** START OF Listed records **

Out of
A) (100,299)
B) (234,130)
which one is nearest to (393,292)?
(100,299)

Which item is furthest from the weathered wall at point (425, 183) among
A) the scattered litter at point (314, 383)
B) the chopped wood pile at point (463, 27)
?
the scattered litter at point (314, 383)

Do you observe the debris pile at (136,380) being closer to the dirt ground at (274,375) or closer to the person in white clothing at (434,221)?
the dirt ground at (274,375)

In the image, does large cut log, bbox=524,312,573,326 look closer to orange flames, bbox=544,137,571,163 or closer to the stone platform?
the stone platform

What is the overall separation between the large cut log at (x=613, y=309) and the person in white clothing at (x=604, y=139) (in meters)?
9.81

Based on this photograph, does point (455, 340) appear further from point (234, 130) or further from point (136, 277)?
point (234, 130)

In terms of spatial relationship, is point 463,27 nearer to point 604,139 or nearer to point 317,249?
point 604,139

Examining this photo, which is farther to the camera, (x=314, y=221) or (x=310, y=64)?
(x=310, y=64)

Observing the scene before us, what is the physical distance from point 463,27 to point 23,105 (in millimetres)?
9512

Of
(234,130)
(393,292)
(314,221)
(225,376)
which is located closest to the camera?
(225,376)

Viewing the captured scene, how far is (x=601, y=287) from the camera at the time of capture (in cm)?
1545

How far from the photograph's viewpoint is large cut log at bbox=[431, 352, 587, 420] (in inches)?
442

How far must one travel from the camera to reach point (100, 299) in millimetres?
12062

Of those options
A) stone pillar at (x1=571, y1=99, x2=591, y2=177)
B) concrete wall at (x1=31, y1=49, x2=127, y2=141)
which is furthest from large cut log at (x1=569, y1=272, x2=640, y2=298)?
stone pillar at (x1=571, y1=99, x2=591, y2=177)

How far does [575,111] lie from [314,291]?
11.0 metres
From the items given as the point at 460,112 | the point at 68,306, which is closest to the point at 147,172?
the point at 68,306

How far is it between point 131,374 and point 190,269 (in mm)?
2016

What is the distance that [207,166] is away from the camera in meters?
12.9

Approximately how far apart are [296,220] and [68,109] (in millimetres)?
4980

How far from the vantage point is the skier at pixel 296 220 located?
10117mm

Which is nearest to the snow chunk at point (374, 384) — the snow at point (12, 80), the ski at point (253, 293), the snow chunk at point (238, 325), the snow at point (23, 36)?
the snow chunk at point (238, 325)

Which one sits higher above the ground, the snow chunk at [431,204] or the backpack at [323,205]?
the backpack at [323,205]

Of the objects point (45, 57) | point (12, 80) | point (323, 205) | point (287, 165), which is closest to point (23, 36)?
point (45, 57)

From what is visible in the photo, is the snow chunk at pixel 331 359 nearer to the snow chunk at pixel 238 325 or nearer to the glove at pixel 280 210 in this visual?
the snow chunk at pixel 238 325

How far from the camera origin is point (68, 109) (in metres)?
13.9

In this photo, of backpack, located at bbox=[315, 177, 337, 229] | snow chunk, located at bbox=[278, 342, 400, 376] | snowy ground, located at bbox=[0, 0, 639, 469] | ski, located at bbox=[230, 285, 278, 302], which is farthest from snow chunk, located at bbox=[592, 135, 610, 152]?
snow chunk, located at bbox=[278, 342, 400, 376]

** END OF Listed records **

What to do: Rewrite the whole listing above, swapping each "large cut log" for "big cut log" and keeping everything else the same.

Output:
Out of
A) (100,299)
B) (234,130)
which one is nearest to (393,292)?
(100,299)

Which item is furthest from the weathered wall at point (425, 183) among
A) the scattered litter at point (314, 383)
B) the chopped wood pile at point (463, 27)
?
the scattered litter at point (314, 383)

Do you observe the debris pile at (136,380) being closer to the dirt ground at (274,375) or closer to the person in white clothing at (434,221)?
the dirt ground at (274,375)

In the image, does big cut log, bbox=524,312,573,326 look closer to orange flames, bbox=544,137,571,163 or closer to the stone platform?
the stone platform

What is the overall separation between the big cut log at (x=613, y=309) and the person in white clothing at (x=604, y=139) (in meters)?
9.81

Based on this photograph, does point (455, 340) appear further from point (234, 130) or further from point (136, 277)?
point (234, 130)

In terms of spatial relationship, is point 463,27 nearer to point 604,139 or nearer to point 317,249?
point 604,139

Examining this photo, which is farther to the camera, (x=314, y=221) or (x=310, y=64)?
(x=310, y=64)

Observing the scene before us, what is the physical distance from point 463,27 to point 23,105 (in millimetres)?
9512

Of
(234,130)
(393,292)
(314,221)
(225,376)
which is located closest to the camera?
(225,376)

Viewing the captured scene, how far is (x=601, y=287) from the camera at the time of capture (in cm)?
1545

How far from the photograph's viewpoint is big cut log at bbox=[431, 352, 587, 420] (in inches)?
442

How far must one travel from the camera to reach point (100, 299) in millimetres?
12062

Of those options
A) stone pillar at (x1=571, y1=99, x2=591, y2=177)
B) concrete wall at (x1=31, y1=49, x2=127, y2=141)
which is furthest from big cut log at (x1=569, y1=272, x2=640, y2=298)?
stone pillar at (x1=571, y1=99, x2=591, y2=177)

How far does [575,111] lie from [314,291]?
11.0 metres
From the items given as the point at 460,112 | the point at 68,306, which is closest to the point at 147,172?
the point at 68,306

How far is it between point 131,374 and point 190,269 (in mm)?
2016

What is the distance that [207,166] is away from the camera in meters?
12.9

Approximately how far apart are [296,220] and [68,109] (in millimetres)?
4980

How far from the vantage point is the skier at pixel 296 220 located?
10117mm

Which is nearest to the snow chunk at point (374, 384) — the snow at point (12, 80), the ski at point (253, 293), the snow chunk at point (238, 325), the snow at point (23, 36)?
the snow chunk at point (238, 325)

Which one sits higher above the ground, the snow chunk at [431,204] or the backpack at [323,205]?
the backpack at [323,205]

Of the objects point (45, 57) | point (12, 80) | point (323, 205) | point (287, 165), which is closest to point (23, 36)?
point (45, 57)

From what is visible in the photo, is the snow chunk at pixel 331 359 nearer to the snow chunk at pixel 238 325 or nearer to the glove at pixel 280 210 in this visual?
the snow chunk at pixel 238 325

How far from the camera origin is point (68, 109) (in metres)?
13.9

In this photo, of backpack, located at bbox=[315, 177, 337, 229] | snow chunk, located at bbox=[278, 342, 400, 376] | snowy ground, located at bbox=[0, 0, 639, 469] | ski, located at bbox=[230, 285, 278, 302], which is farthest from snow chunk, located at bbox=[592, 135, 610, 152]?
snow chunk, located at bbox=[278, 342, 400, 376]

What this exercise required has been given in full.